Craniocerebral injury (CBI) is a heterogeneous group of non-congenital tissue damages caused by a sudden mechanical force, which results in neurological, neuropsychological and psychiatric dysfunctions (1,2). Currently, CBI is one of the leading causes of death in addition to cardiovascular disease and cancer (3). A histogram of age-related CBI shows a bimodal distribution with the first and second maximums for subjects aged 15 and >75 years old, respectively (4). CBI is more common amongst men than among women, showing a ratio between 1.9:1-2.8:1 (4-8).

Current clinical diagnosis of CBI is based on a number of methods, including the Glasgow Coma Scale (GCS) (9), the measurement of cerebral perfusion pressure, the Transcranial Doppler Test (TCD) and analysis of the levels of biomarkers, allowing quantitative evaluation and treatment monitoring of brain tissue damage (10,11).

Amongst a variety of biomarkers of CBI, the serum levels of S-100B reflects the degree of posttraumatic brain damage (10,12-30). S-100B is secreted primarily by astrocytes in the cerebral cortex (31,32) and is present in large quantities in astroglial cells (33). It also plays an essential role in cell growth metabolism (34). S-100B secretion triggers autocrine and paracrine effects in glial cells, microgel cells and neurons (35). Furthermore, S-100B stimulates neuronal growth in nanomolar and picomolar concentrations (36), and induces apoptosis in micromolar concentrations (37).

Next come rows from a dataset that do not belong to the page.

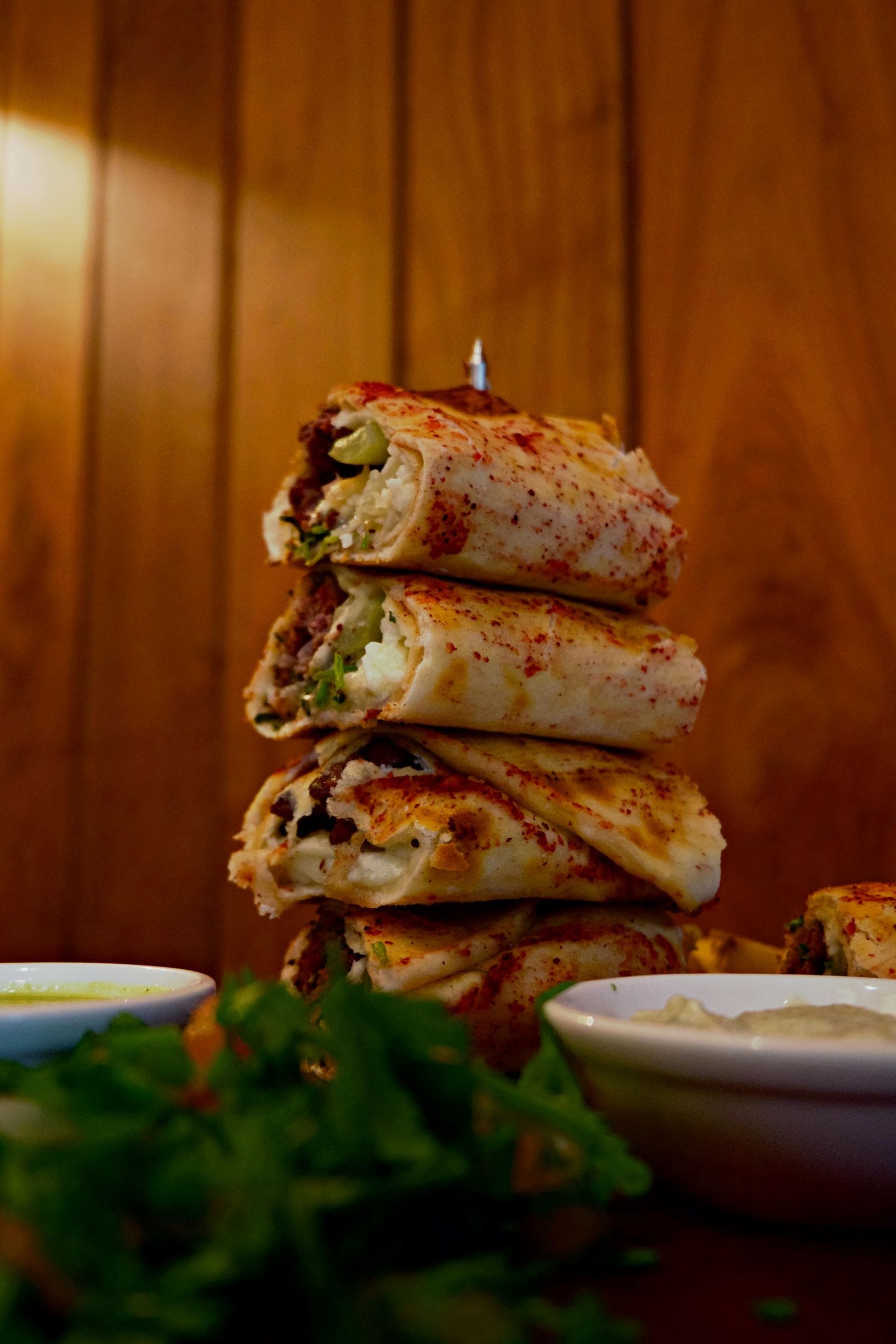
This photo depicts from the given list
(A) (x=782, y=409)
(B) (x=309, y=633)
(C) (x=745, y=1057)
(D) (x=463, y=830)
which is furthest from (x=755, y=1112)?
(A) (x=782, y=409)

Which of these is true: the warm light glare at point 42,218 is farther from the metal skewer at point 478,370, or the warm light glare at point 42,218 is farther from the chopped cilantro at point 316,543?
the chopped cilantro at point 316,543

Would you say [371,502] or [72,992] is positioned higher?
[371,502]

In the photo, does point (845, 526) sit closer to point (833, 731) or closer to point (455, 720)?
point (833, 731)

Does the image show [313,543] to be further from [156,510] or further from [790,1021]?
[156,510]

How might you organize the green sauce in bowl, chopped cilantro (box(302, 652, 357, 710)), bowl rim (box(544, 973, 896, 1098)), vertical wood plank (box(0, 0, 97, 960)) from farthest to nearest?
vertical wood plank (box(0, 0, 97, 960)) < chopped cilantro (box(302, 652, 357, 710)) < the green sauce in bowl < bowl rim (box(544, 973, 896, 1098))

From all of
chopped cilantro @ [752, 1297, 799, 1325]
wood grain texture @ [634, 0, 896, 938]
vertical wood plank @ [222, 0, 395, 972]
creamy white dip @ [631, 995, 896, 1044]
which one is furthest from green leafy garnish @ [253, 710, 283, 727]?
vertical wood plank @ [222, 0, 395, 972]

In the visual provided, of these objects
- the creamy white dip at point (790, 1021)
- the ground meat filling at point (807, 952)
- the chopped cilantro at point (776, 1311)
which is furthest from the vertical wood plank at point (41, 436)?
the chopped cilantro at point (776, 1311)

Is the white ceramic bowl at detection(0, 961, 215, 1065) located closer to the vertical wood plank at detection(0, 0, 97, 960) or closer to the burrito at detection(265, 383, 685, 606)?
the burrito at detection(265, 383, 685, 606)
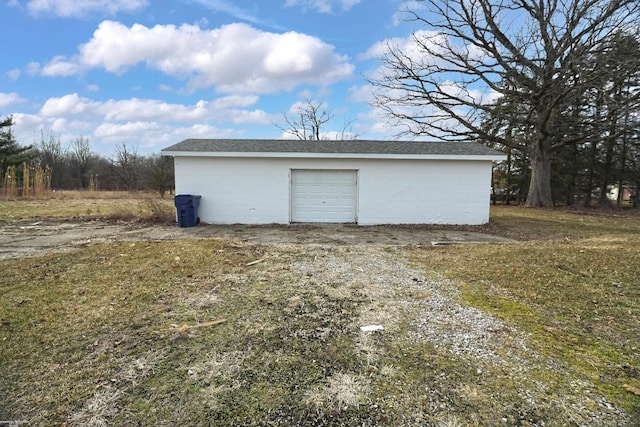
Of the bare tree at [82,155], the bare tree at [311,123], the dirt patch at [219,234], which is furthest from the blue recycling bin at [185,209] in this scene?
the bare tree at [82,155]

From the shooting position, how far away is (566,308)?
3.52m

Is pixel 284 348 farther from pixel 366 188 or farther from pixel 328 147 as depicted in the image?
pixel 328 147

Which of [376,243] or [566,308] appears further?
[376,243]

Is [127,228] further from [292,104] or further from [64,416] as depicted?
[292,104]

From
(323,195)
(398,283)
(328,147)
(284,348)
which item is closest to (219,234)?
(323,195)

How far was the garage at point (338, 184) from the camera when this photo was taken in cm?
1005

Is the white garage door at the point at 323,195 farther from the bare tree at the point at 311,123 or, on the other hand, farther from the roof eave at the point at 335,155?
the bare tree at the point at 311,123

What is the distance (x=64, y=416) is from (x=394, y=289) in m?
3.40

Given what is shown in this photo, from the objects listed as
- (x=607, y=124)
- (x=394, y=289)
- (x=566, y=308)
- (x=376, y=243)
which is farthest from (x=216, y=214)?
(x=607, y=124)

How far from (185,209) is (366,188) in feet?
18.5

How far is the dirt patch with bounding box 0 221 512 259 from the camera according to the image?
7184mm

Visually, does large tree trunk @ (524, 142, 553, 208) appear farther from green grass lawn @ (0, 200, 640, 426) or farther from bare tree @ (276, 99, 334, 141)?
bare tree @ (276, 99, 334, 141)

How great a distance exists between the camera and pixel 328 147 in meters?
10.4

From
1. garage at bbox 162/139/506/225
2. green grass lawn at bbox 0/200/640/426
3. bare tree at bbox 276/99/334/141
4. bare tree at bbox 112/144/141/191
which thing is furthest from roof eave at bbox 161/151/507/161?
bare tree at bbox 112/144/141/191
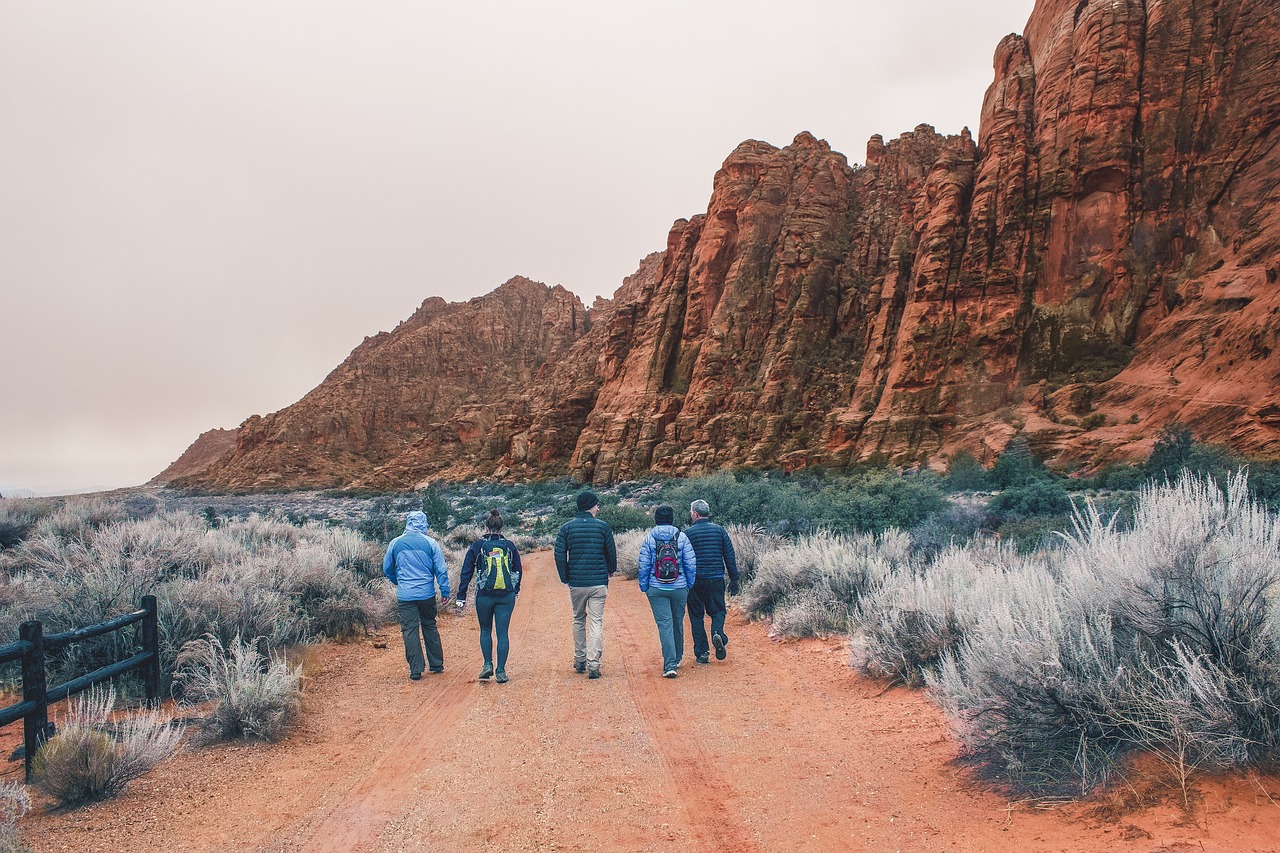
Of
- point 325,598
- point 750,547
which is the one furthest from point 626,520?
point 325,598

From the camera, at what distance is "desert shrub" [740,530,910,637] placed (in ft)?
27.8

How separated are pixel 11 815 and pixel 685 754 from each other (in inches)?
158

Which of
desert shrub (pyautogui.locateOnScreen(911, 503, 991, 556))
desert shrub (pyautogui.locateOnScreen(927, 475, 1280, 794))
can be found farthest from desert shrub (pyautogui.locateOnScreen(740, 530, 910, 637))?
desert shrub (pyautogui.locateOnScreen(927, 475, 1280, 794))

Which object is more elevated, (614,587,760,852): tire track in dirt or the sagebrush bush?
the sagebrush bush

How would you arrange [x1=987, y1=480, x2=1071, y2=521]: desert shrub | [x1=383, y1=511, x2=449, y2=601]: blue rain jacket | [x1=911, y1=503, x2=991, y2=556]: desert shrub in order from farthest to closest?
1. [x1=987, y1=480, x2=1071, y2=521]: desert shrub
2. [x1=911, y1=503, x2=991, y2=556]: desert shrub
3. [x1=383, y1=511, x2=449, y2=601]: blue rain jacket

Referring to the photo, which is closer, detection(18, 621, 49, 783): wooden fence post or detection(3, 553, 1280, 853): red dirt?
detection(3, 553, 1280, 853): red dirt

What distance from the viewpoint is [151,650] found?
5.97 m

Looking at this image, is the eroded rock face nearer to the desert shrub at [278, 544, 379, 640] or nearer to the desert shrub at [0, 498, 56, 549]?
the desert shrub at [0, 498, 56, 549]

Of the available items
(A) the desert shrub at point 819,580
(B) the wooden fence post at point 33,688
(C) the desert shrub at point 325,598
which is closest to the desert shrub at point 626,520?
(A) the desert shrub at point 819,580

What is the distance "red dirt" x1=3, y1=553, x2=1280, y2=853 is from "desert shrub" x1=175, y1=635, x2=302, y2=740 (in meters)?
0.20

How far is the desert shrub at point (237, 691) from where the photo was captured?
5.37 meters

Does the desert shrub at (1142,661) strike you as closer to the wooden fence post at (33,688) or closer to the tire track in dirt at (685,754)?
the tire track in dirt at (685,754)

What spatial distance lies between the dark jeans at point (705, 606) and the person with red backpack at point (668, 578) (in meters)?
0.42

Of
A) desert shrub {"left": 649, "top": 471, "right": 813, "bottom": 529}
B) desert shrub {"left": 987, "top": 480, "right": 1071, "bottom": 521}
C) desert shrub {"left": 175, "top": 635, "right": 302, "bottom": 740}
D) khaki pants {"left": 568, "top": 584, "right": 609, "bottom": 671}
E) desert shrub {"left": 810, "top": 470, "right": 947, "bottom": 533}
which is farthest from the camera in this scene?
desert shrub {"left": 649, "top": 471, "right": 813, "bottom": 529}
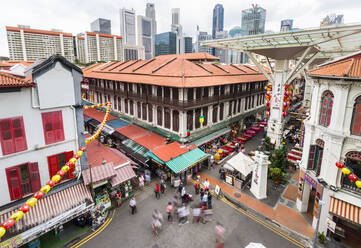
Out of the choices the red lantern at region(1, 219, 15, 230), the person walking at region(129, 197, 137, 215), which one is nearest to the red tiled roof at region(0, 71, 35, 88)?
the red lantern at region(1, 219, 15, 230)

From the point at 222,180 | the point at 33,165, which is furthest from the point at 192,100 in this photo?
the point at 33,165

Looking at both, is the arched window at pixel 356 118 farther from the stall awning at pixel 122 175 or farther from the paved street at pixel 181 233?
the stall awning at pixel 122 175

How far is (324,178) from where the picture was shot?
14.4 metres

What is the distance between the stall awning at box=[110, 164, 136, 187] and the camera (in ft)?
57.9

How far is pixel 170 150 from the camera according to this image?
914 inches

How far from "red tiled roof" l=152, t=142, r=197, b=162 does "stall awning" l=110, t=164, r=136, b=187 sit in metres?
3.72

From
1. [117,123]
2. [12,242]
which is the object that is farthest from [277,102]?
[12,242]

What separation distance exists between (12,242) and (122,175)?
8.35 meters

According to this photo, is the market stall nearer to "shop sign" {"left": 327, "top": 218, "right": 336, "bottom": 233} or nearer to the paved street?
the paved street

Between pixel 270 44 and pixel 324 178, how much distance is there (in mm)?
17159

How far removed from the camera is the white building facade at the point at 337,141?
12.9m

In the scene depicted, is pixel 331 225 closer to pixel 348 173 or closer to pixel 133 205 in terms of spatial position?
pixel 348 173

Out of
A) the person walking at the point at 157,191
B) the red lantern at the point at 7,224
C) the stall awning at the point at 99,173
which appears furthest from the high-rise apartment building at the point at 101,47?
the red lantern at the point at 7,224

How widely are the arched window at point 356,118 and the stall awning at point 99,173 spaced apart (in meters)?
18.0
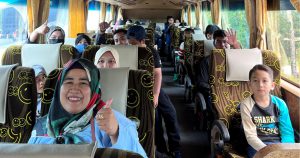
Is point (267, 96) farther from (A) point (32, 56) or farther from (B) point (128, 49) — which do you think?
(A) point (32, 56)

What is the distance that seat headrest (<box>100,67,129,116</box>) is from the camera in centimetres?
206

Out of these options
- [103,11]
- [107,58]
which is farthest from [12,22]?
[103,11]

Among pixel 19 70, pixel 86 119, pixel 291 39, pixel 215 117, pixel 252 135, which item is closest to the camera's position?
pixel 86 119

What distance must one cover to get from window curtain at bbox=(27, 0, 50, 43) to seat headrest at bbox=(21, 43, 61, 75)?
1.77 meters

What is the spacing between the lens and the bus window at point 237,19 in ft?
19.1

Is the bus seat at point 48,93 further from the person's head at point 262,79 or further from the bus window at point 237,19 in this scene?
the bus window at point 237,19

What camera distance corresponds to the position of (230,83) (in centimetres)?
327

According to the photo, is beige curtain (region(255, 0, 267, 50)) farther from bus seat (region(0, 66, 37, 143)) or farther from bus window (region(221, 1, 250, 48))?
bus seat (region(0, 66, 37, 143))

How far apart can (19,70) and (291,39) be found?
3.18 meters

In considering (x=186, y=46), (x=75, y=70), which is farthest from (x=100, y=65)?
(x=186, y=46)

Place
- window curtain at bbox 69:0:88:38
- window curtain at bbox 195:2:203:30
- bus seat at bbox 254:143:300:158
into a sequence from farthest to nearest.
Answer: window curtain at bbox 195:2:203:30
window curtain at bbox 69:0:88:38
bus seat at bbox 254:143:300:158

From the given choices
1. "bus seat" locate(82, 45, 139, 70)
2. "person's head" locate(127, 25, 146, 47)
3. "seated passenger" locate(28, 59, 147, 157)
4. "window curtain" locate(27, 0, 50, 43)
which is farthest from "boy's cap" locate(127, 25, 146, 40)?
"seated passenger" locate(28, 59, 147, 157)

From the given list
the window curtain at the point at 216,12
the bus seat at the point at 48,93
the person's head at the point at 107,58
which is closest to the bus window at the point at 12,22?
the person's head at the point at 107,58

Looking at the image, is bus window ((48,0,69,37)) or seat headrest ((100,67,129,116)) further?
bus window ((48,0,69,37))
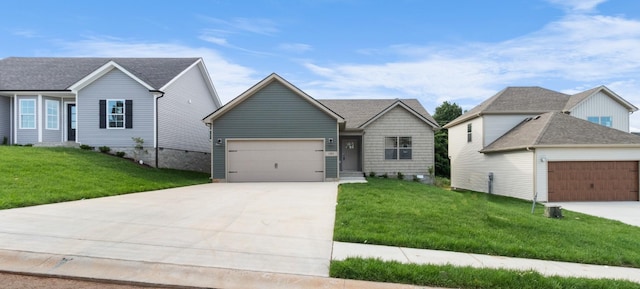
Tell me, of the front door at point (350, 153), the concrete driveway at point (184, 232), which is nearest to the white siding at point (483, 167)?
the front door at point (350, 153)

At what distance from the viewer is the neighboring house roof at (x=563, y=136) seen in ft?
59.9

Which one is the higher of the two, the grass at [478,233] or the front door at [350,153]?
the front door at [350,153]

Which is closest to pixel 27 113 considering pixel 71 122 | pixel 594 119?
pixel 71 122

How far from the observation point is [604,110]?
77.6 ft

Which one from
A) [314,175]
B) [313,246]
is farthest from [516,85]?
[313,246]

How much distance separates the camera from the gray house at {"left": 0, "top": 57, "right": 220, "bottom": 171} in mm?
20891

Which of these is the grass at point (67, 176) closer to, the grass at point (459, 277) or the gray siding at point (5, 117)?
the gray siding at point (5, 117)

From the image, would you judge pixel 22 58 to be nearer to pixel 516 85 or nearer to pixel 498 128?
pixel 498 128

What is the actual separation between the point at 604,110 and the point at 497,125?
6.50 meters

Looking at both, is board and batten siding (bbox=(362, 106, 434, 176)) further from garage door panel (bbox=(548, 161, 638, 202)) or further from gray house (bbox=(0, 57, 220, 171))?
gray house (bbox=(0, 57, 220, 171))

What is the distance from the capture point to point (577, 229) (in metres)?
9.33

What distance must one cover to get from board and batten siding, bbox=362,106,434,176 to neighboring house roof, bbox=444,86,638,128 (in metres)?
4.34

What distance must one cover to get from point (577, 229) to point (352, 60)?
556 inches

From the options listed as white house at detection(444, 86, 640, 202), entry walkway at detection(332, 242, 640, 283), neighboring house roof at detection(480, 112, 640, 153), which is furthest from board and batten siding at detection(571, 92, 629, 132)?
entry walkway at detection(332, 242, 640, 283)
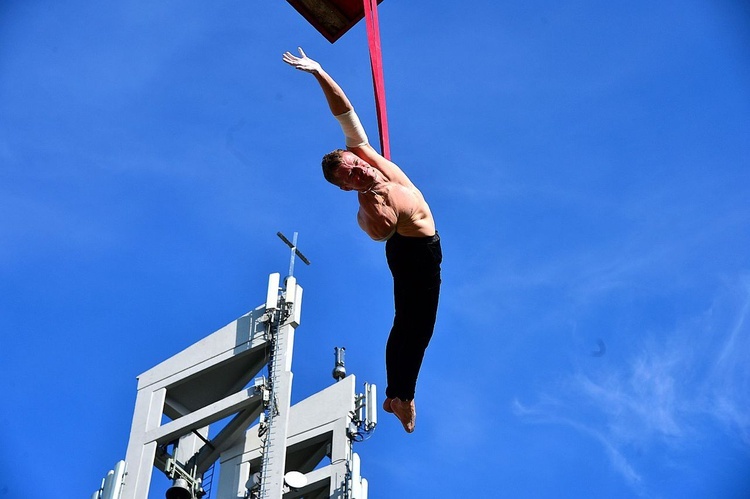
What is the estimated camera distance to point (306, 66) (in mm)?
6793

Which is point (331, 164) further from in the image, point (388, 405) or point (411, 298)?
point (388, 405)

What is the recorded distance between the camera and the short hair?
6625 millimetres

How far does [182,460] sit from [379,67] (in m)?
13.1

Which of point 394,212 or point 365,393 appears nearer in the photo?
point 394,212

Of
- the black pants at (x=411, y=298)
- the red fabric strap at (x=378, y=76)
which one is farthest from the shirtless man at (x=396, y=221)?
the red fabric strap at (x=378, y=76)

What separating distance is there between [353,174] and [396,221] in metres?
0.52

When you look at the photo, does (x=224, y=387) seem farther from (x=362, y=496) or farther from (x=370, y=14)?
(x=370, y=14)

TCD spectral analysis is used to determine the velocity of blood flow through the maximum systolic velocity, the end-diastolic velocity and the time-averaged mean maximum velocity (Vmean) in insolated blood vessels (38). The clinical practicality of Vmean values has been confirmed in the treatment of severe cases of traumatic brain injury (TBI) (39).

Given the importance of precise prognostic methods for the diagnosis and effectiveness of TBI treatment, advances in the quality of the early diagnosis of CBI are essential. Therefore, the time-related changes in S-100B protein levels and the Vmean, as well as the associations between these parameters in patients diagnosed with severe CBI as defined by a GCS score ≤8 were investigated in the present study.

Materials and methods

Study subjects

All experiments and methods were performed following relevant guidelines and regulations (40). The Bioethics Committee of the Postgraduate Education Medical Center (Warsaw, Poland) approved the experimental protocols (approval no. 501-2-1-20-49/04). Informed consent was obtained from all subjects or their guardians, and a parent/legal guardian of subjects under 18 years of age.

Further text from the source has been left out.